Search code examples
javahtmlparsingweb-scrapingjsoup

Parsing html tables using jsoup


I am parsing tables using jsoup. I need to connect to division standing tables from this website: https://www.basketball-reference.com/leagues/NBA_2006.html. Don't know how to parse tables because I need to use the same method for every division standing table, but the id is different for older seasons (e.g. id="divs_standings_W", "id="divs_standings_E" and "id="divs_standings_"). Link to some older season: https://www.basketball-reference.com/leagues/NBA_1950.html.

How can I check if the table with the given id exists and if it exists put it in a variable table? Don't have much relevant code.
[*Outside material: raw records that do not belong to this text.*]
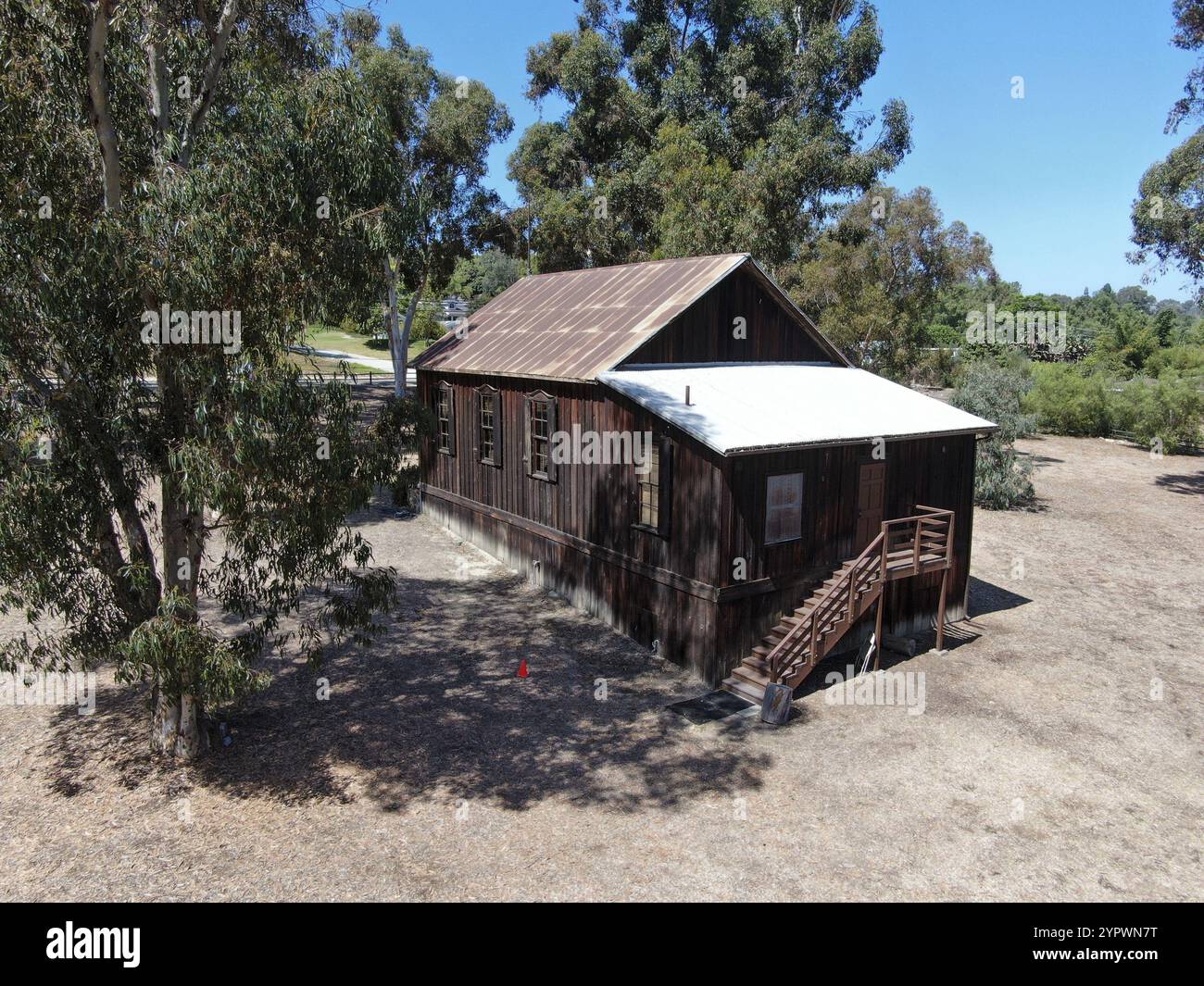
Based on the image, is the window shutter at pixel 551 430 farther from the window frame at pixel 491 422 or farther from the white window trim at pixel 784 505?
the white window trim at pixel 784 505

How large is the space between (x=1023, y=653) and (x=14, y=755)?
16.6 meters

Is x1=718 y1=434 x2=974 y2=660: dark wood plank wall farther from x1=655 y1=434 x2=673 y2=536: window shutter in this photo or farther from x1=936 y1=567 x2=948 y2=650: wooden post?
x1=655 y1=434 x2=673 y2=536: window shutter

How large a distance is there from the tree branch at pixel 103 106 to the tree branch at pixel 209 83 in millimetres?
760

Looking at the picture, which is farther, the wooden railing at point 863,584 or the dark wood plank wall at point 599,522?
the dark wood plank wall at point 599,522

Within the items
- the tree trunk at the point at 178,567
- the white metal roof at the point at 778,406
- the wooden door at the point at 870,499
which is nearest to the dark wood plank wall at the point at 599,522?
the white metal roof at the point at 778,406

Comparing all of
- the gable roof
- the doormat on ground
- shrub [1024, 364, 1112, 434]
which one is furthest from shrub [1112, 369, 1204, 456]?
the doormat on ground

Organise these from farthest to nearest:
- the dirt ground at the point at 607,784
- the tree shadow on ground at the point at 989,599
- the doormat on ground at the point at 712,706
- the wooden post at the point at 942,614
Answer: the tree shadow on ground at the point at 989,599, the wooden post at the point at 942,614, the doormat on ground at the point at 712,706, the dirt ground at the point at 607,784

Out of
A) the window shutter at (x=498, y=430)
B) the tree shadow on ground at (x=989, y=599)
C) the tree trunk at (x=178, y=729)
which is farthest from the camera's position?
the window shutter at (x=498, y=430)

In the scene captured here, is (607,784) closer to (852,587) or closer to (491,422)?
(852,587)

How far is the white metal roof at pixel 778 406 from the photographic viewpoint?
1395cm

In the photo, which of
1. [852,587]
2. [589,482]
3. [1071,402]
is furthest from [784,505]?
[1071,402]

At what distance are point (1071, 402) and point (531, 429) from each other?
35189mm

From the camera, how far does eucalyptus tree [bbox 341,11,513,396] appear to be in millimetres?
33375

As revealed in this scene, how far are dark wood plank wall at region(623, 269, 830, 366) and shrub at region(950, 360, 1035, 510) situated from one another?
11104 mm
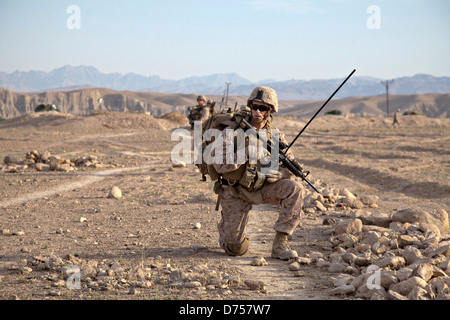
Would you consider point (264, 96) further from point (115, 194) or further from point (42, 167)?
point (42, 167)

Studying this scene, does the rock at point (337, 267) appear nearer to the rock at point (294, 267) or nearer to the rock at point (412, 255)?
the rock at point (294, 267)

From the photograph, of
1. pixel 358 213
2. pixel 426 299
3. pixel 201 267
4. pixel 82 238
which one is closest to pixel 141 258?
pixel 201 267

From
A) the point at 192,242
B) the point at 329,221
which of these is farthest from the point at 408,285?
the point at 329,221

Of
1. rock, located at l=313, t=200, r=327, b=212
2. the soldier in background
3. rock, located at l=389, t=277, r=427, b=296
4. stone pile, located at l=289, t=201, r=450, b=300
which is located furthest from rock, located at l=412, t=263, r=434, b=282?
the soldier in background

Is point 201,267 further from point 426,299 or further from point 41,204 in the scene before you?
point 41,204

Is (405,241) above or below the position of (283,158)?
below

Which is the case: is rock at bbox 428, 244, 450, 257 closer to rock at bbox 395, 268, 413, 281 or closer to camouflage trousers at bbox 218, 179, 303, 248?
rock at bbox 395, 268, 413, 281

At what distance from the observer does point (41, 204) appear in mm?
8625

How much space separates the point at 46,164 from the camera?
13570mm

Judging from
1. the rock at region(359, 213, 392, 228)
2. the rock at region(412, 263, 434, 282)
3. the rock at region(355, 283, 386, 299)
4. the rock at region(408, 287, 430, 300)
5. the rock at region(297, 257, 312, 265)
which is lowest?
the rock at region(297, 257, 312, 265)

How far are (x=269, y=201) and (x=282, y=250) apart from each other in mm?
559

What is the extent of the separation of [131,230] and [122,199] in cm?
261

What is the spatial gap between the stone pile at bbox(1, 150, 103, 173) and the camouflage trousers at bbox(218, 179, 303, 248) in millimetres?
8912

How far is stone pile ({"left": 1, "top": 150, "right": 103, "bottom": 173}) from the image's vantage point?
13.1 m
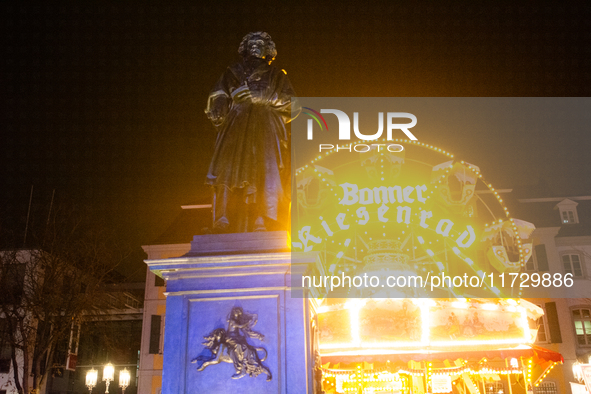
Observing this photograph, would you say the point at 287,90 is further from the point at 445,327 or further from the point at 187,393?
the point at 445,327

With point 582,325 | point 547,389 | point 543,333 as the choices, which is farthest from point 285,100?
point 582,325

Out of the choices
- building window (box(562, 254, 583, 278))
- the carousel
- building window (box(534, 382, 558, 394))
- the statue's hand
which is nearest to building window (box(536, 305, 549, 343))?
building window (box(534, 382, 558, 394))

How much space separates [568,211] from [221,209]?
36.9 m

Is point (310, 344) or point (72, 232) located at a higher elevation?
point (72, 232)

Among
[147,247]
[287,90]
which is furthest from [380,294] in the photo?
[147,247]

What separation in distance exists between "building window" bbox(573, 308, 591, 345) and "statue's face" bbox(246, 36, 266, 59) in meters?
32.5

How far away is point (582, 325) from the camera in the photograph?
1209 inches

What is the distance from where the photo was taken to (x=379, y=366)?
63.8 ft

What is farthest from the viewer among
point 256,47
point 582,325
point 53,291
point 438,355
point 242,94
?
point 582,325

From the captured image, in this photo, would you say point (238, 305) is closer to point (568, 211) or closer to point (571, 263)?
point (571, 263)

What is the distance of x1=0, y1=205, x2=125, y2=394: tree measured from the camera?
71.4 ft

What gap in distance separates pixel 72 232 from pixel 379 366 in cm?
1528

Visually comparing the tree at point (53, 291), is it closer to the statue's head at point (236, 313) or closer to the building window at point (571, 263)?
the statue's head at point (236, 313)

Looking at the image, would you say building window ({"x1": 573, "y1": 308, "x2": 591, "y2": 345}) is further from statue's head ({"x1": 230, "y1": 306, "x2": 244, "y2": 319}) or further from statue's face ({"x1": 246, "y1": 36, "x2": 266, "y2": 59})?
statue's head ({"x1": 230, "y1": 306, "x2": 244, "y2": 319})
Document doc = Jsoup.connect("https://www.basketball-reference.com/leagues/NBA_1950.html").get();
Elements table = doc.select("table[id=\"divs_standings_\"]");

Solution

  • You can just use prefix matching. Use table[id^="divs_standings_"]. This will match all tables, with ids starting with divs_standings_:

    Document doc = Jsoup.connect("https://www.basketball-reference.com/leagues/NBA_1950.html").get();
    Element table = doc.selectFirst("table[id^=\"divs_standings_\"]");
    

    This will work for old and new seasons.

    To wrap this in a method you can just use something like this:

    private static void processTable(String url) throws IOException {
        Document doc = Jsoup.connect(url).get();
        Element table = doc.selectFirst("table[id^=\"divs_standings_\"]");
        System.out.println(table);
    }
    

    and call it with both urls:

    processTable("https://www.basketball-reference.com/leagues/NBA_1950.html");
    processTable("https://www.basketball-reference.com/leagues/NBA_2006.html");
    

    You also can use pattern matching if you have more complex ids. Check out the link above for this.